Some of the bulbs are several years old, and some are babies that have sprouted from the parent bulbs we’ve kept going for nearly a decade. Despite years of repeated success, the emergence of the first green shoot from the knobbly tuber, is always a magical moment. The narrow leaf tonguing its way out of the soil inspires us to rejoice as if we’d been keeping watch over a loved one whose fever has broken after a long and despairing vigil during an influenza pandemic of the last century.
   
"It lives!" we cry. "The amaryllis is back!" we rejoice. We move the flowerpot from the ledge behind the woodstove to the table in front of the sofa, so we can marvel as the green stem reaches up, its tip fattening into a pregnant bud from which the flower will eventually unfurl. Rubbery, green leaves pop up along side the flower stem. What had been a pot of dirt now looks like hope itself, promising growth, flowers and perfume.
   
By late-January, the swollen bud opens a crack, revealing a pink petal curled like a newborn. What is only a promise at breakfast is a full-fledged petal by dinner, and by lunch the next day, we have a flower in full bloom.
   
Every year, we’re stunned, not just by the beauty of these flowers, but also by our own thirst to see vegetable growth in the middle of the winter landscape, with its whites and grays and long hours of dark night.
   
Invariably, this prompts us to complete our seed order and start plotting our vegetable garden. Witnessing the amaryllis revive itself renews our faith in spring.

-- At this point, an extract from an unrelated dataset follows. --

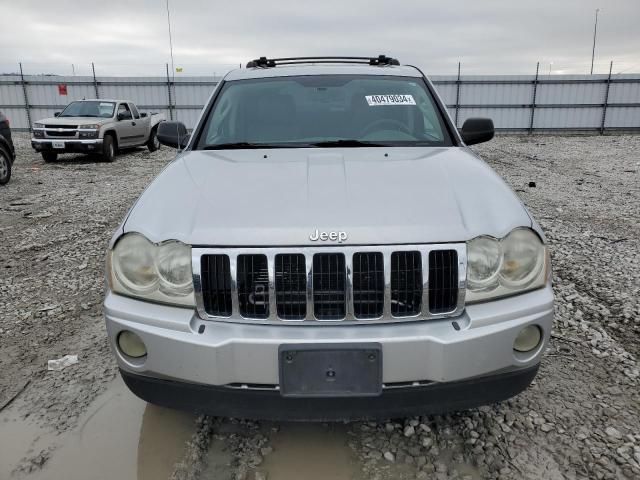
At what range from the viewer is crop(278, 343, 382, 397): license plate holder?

It reminds us to eat our vegetables – the one’s we resented blanching in the heat of July, but must finish before the beans are upon us again – as surely they will be. We remind ourselves that now is the time to empty the freezer and to make use of all that we’ve preserved.
   
The amaryllis forces our noses up from our winter reading. We notice the returning light and the long pink moments in the late afternoon. Again, we bear witness as the earth slowly tilts back to the sun.
   
Oh, I know there’s more snow and cold yet to come. I welcome it! I’m not quite ready to shrug off the great rest that is winter. For I know as surely as the amaryllis bloom will wilt, spring will come, and the hard work of preparing for next winter will begin again.